── SOURCE EXCERPT ──
Finite mortality
It’s a slightly strange day today and I apologise to you, dear reader (there is only one of you, isn’t there?) for unburdening myself upon you.
The funny thing is, I should be grief-stricken today. I should be crying into my keyboard, but I’m smiling. I’m not sad, in fact I’m happy.
Why the conflict, you might ask? Well, my Nan died at about 6.15 this morning. My family has just lost a generation and I no longer have any living grandparents. Dramatic, huh?
So why aren’t I weeping bitterly and raising my fists to the sky? Why are my tear-ducts unwavering?
The simple fact of the matter is that my Nan was 93, was increasingly infirm, and was in pain.
───
> **WHAT THE TASK REQUIRES**
Could you print the whole "Finite mortality" post word for word?
── PROVIDED MATERIAL ──
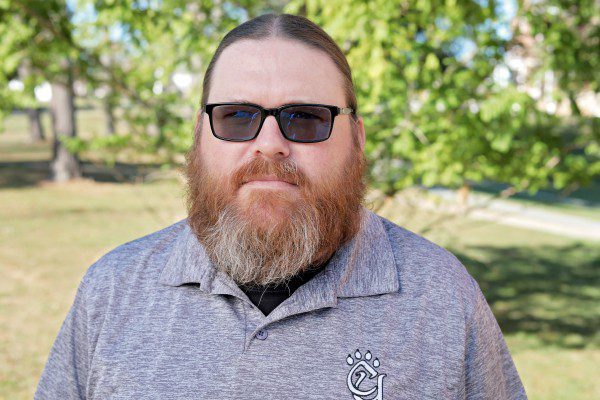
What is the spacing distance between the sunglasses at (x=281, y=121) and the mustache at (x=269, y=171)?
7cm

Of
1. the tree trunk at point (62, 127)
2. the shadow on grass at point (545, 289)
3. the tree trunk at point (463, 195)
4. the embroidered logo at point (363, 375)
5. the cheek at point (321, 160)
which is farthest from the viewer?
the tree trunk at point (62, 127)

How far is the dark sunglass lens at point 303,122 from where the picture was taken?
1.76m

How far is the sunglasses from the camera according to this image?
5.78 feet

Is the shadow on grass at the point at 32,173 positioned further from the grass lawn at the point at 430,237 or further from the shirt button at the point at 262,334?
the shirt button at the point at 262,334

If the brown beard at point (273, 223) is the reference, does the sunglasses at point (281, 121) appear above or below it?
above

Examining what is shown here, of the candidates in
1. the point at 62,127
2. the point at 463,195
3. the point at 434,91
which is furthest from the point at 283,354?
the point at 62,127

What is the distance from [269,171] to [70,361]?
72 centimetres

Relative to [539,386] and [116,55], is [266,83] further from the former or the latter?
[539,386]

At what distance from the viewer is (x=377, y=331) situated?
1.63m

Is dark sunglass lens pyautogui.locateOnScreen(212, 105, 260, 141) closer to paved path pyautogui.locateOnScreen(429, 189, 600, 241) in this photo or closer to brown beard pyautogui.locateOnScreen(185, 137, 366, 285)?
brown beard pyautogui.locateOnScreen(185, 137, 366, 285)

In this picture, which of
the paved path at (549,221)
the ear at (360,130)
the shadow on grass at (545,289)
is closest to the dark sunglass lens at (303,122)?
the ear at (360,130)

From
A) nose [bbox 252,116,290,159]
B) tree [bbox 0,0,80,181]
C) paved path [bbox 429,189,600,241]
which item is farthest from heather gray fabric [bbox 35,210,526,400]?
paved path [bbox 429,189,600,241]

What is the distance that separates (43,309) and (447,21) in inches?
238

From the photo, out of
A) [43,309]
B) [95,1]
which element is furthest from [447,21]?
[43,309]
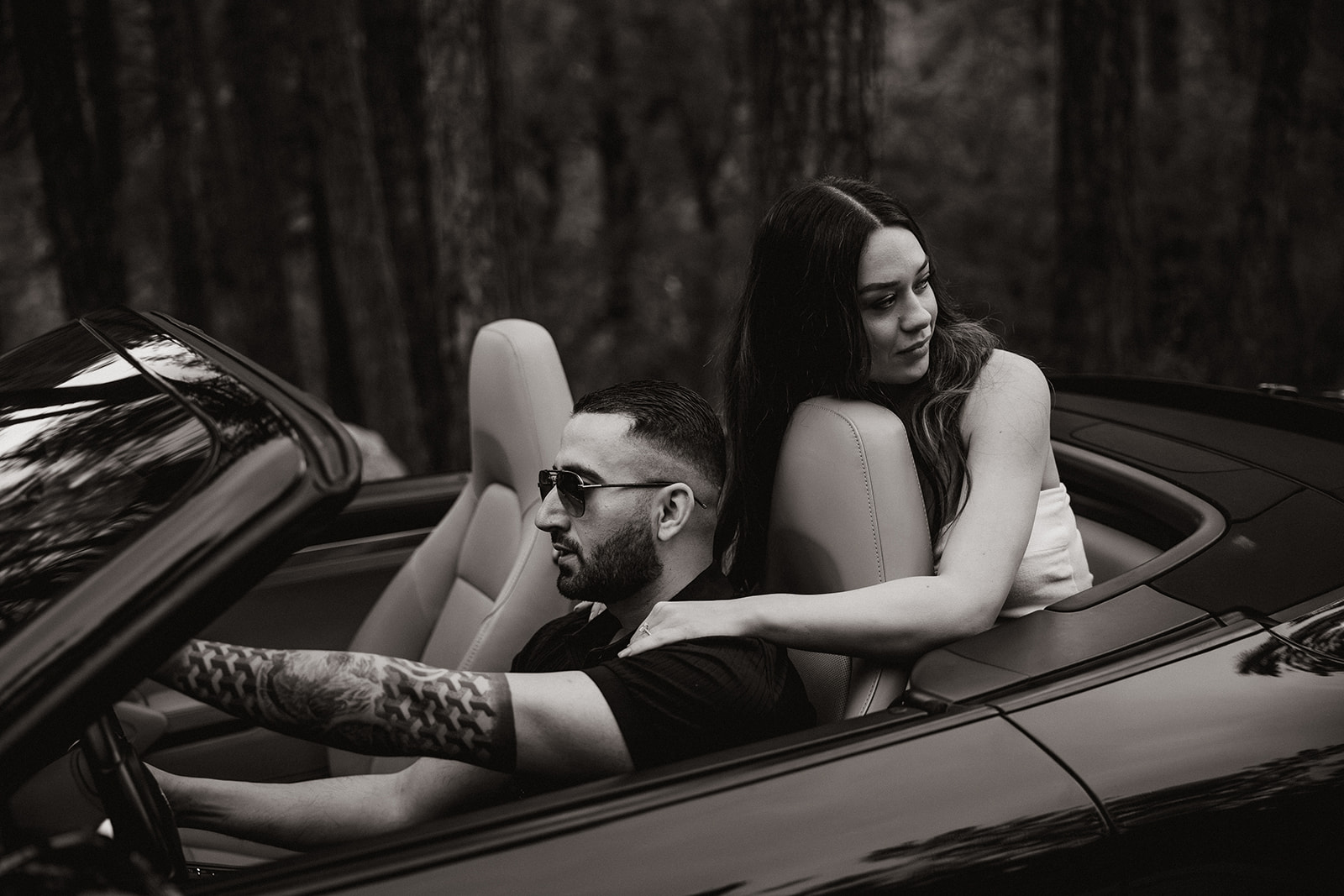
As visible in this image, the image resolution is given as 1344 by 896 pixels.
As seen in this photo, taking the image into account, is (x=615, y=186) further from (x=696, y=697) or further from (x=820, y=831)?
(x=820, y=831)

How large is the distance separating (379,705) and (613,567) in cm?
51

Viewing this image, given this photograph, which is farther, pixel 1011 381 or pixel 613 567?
───
> **SOLUTION TO THIS EXERCISE**
Finite mortality
It’s a slightly strange day today and I apologise to you, dear reader (there is only one of you, isn’t there?) for unburdening myself upon you.
The funny thing is, I should be grief-stricken today. I should be crying into my keyboard, but I’m smiling. I’m not sad, in fact I’m happy.
Why the conflict, you might ask? Well, my Nan died at about 6.15 this morning. My family has just lost a generation and I no longer have any living grandparents. Dramatic, huh?
So why aren’t I weeping bitterly and raising my fists to the sky? Why are my tear-ducts unwavering?
The simple fact of the matter is that my Nan was 93, was increasingly infirm, and was in pain.